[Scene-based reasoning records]
------------------------------

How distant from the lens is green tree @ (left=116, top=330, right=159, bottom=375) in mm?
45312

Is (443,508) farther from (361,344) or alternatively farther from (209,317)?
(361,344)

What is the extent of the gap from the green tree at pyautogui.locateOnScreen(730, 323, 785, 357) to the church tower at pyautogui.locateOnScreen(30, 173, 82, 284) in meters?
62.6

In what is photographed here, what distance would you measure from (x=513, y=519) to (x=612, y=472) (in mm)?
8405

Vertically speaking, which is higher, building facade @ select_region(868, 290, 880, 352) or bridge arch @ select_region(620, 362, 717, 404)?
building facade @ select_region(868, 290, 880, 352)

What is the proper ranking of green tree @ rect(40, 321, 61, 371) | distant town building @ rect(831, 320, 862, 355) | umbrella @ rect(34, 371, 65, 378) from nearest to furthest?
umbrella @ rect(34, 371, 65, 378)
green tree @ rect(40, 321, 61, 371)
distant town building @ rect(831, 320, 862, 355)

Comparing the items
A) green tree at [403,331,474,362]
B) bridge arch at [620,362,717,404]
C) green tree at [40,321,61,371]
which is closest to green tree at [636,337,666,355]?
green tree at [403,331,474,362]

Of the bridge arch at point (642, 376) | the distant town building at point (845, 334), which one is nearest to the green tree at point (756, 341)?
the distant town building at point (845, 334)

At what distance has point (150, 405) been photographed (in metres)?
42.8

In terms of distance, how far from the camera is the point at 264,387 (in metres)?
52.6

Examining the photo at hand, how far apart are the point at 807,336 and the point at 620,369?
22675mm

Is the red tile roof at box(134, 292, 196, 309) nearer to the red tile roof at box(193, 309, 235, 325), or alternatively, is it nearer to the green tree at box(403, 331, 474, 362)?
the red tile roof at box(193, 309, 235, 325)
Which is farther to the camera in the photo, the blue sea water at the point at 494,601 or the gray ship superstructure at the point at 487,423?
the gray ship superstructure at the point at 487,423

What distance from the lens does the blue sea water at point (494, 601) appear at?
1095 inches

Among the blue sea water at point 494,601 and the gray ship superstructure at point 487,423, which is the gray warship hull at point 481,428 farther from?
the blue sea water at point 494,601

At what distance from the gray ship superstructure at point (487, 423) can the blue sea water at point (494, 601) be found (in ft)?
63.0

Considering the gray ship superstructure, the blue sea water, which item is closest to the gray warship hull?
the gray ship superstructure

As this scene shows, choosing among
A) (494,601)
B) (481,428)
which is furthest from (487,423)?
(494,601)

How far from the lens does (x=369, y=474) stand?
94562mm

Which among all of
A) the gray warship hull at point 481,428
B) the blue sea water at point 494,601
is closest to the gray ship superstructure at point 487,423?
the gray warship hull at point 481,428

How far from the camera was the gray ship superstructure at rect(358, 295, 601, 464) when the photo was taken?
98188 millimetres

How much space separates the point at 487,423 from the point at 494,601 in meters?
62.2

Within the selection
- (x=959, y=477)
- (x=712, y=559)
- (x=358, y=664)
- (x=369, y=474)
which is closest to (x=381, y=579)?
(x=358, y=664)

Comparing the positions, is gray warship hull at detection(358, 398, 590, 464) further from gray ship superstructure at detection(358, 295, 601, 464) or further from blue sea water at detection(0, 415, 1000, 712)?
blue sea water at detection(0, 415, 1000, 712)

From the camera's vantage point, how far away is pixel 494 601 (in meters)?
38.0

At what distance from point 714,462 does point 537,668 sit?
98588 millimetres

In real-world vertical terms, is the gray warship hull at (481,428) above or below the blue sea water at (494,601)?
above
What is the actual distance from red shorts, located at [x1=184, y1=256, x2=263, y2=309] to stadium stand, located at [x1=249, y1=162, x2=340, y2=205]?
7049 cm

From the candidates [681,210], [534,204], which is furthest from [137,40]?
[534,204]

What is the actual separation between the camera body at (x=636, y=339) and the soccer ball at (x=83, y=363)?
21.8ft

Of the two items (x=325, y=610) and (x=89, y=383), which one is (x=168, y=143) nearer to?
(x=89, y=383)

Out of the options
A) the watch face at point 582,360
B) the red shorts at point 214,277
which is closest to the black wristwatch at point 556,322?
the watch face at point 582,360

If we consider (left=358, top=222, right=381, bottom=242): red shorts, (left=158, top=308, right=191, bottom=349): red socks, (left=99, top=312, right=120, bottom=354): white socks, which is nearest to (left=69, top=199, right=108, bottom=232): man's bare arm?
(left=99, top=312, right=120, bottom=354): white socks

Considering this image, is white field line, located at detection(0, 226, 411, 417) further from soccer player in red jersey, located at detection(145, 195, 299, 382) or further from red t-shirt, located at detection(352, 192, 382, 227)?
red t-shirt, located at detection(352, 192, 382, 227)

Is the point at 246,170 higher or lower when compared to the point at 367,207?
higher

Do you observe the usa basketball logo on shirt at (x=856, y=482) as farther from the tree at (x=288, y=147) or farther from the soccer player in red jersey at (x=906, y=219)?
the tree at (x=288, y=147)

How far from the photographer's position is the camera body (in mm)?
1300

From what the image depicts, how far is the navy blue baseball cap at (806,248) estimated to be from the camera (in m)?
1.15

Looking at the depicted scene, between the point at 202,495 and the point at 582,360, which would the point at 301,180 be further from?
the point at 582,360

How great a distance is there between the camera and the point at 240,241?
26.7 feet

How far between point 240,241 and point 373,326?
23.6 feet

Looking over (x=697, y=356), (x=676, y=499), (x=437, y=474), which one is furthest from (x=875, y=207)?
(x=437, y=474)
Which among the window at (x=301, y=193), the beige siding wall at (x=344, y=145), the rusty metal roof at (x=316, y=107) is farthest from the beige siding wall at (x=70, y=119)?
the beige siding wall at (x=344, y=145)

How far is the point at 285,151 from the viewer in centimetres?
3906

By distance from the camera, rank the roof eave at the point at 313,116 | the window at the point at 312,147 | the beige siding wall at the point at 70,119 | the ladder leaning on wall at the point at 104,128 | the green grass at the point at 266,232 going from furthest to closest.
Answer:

------------------------------

Copy the entries above word for word, leaving nothing out.

How distant from the lens is green tree @ (left=116, top=330, right=159, bottom=375) in mm?
45312

Is (443,508) farther from (361,344) or alternatively farther from (209,317)?
(361,344)

What is the extent of the gap from the green tree at pyautogui.locateOnScreen(730, 323, 785, 357) to the church tower at pyautogui.locateOnScreen(30, 173, 82, 284) in meters?
62.6

In what is photographed here, what distance would you measure from (x=513, y=519) to (x=612, y=472) (in mm)?
8405

Vertically speaking, which is higher, building facade @ select_region(868, 290, 880, 352) or bridge arch @ select_region(620, 362, 717, 404)?
building facade @ select_region(868, 290, 880, 352)

What is the proper ranking of green tree @ rect(40, 321, 61, 371) | distant town building @ rect(831, 320, 862, 355) | umbrella @ rect(34, 371, 65, 378) from nearest to furthest?
umbrella @ rect(34, 371, 65, 378)
green tree @ rect(40, 321, 61, 371)
distant town building @ rect(831, 320, 862, 355)

Comparing the items
A) green tree at [403,331,474,362]
B) bridge arch at [620,362,717,404]
C) green tree at [40,321,61,371]
which is closest to green tree at [636,337,666,355]?
green tree at [403,331,474,362]

Of the bridge arch at point (642, 376) | the distant town building at point (845, 334), which one is nearest to the green tree at point (756, 341)?
the distant town building at point (845, 334)

At what distance has point (150, 405) been photographed (in metres)?
42.8

In terms of distance, how far from the camera is the point at 264,387 (in metres)?
52.6

Examining the photo at hand, how far apart are the point at 807,336 and the point at 620,369?
22675mm

Is the red tile roof at box(134, 292, 196, 309) nearer to the red tile roof at box(193, 309, 235, 325), or alternatively, is it nearer to the green tree at box(403, 331, 474, 362)?
the red tile roof at box(193, 309, 235, 325)
Which is farther to the camera in the photo, the blue sea water at the point at 494,601 or the gray ship superstructure at the point at 487,423?
the gray ship superstructure at the point at 487,423

What distance from the lens does the blue sea water at point (494, 601) appear at?
1095 inches

Among the blue sea water at point 494,601 and the gray ship superstructure at point 487,423, which is the gray warship hull at point 481,428 farther from?
the blue sea water at point 494,601

At what distance from the gray ship superstructure at point (487, 423) can the blue sea water at point (494, 601) be found (in ft)?
63.0

Considering the gray ship superstructure, the blue sea water, which item is closest to the gray warship hull?
the gray ship superstructure

As this scene shows, choosing among
A) (494,601)
B) (481,428)
which is furthest from (487,423)?
(494,601)

How far from the lens does (x=369, y=474) stand?
94562mm

Which among all of
A) the gray warship hull at point 481,428
B) the blue sea water at point 494,601
is closest to the gray ship superstructure at point 487,423?
the gray warship hull at point 481,428

How far from the camera was the gray ship superstructure at rect(358, 295, 601, 464) when the photo was taken?
98188 millimetres

How much space separates the point at 487,423 from the point at 494,601 in meters?
62.2

Within the selection
- (x=959, y=477)
- (x=712, y=559)
- (x=358, y=664)
- (x=369, y=474)
which is closest to (x=381, y=579)?
(x=358, y=664)

Comparing the positions, is gray warship hull at detection(358, 398, 590, 464) further from gray ship superstructure at detection(358, 295, 601, 464) or further from blue sea water at detection(0, 415, 1000, 712)?
blue sea water at detection(0, 415, 1000, 712)

From the camera's vantage point, how far away is pixel 494 601 (in meters)?
38.0

At what distance from point 714,462 does point 537,668 sit?
98588 millimetres

In real-world vertical terms, is the gray warship hull at (481,428) above or below the blue sea water at (494,601)?
above
What is the actual distance from red shorts, located at [x1=184, y1=256, x2=263, y2=309] to stadium stand, located at [x1=249, y1=162, x2=340, y2=205]?
7049 cm

From the candidates [681,210], [534,204], which is furthest from [137,40]?
[534,204]

What is the actual separation between the camera body at (x=636, y=339) and the soccer ball at (x=83, y=363)?
21.8ft

Of the two items (x=325, y=610) and (x=89, y=383), which one is (x=168, y=143) nearer to?
(x=89, y=383)

Out of the options
A) the watch face at point 582,360
B) the red shorts at point 214,277
which is closest to the black wristwatch at point 556,322?
the watch face at point 582,360

If we consider (left=358, top=222, right=381, bottom=242): red shorts, (left=158, top=308, right=191, bottom=349): red socks, (left=99, top=312, right=120, bottom=354): white socks, which is nearest to (left=69, top=199, right=108, bottom=232): man's bare arm?
(left=99, top=312, right=120, bottom=354): white socks

Considering this image, is white field line, located at detection(0, 226, 411, 417) further from soccer player in red jersey, located at detection(145, 195, 299, 382) or further from red t-shirt, located at detection(352, 192, 382, 227)?
red t-shirt, located at detection(352, 192, 382, 227)

Is the point at 246,170 higher or lower when compared to the point at 367,207?
higher

Do you observe the usa basketball logo on shirt at (x=856, y=482) as farther from the tree at (x=288, y=147) or farther from the soccer player in red jersey at (x=906, y=219)?
the tree at (x=288, y=147)

How far from the photographer's position is the camera body (in mm)?
1300

From what the image depicts, how far is the navy blue baseball cap at (806,248) estimated to be from the camera (in m)?
1.15

Looking at the depicted scene, between the point at 202,495 and the point at 582,360, which would the point at 301,180 be further from?
the point at 582,360

How great a distance is there between the camera and the point at 240,241?
26.7 feet

How far between point 240,241 and point 373,326?
23.6 feet

Looking over (x=697, y=356), (x=676, y=499), (x=437, y=474), which one is furthest from (x=875, y=207)?
(x=437, y=474)
Which among the window at (x=301, y=193), the beige siding wall at (x=344, y=145), the rusty metal roof at (x=316, y=107) is farthest from the beige siding wall at (x=70, y=119)?
the beige siding wall at (x=344, y=145)

How far is the point at 285,151 from the viewer in centimetres?
3906

By distance from the camera, rank the roof eave at the point at 313,116 | the window at the point at 312,147 | the beige siding wall at the point at 70,119 | the ladder leaning on wall at the point at 104,128 | the green grass at the point at 266,232 going from furthest to closest.
Answer:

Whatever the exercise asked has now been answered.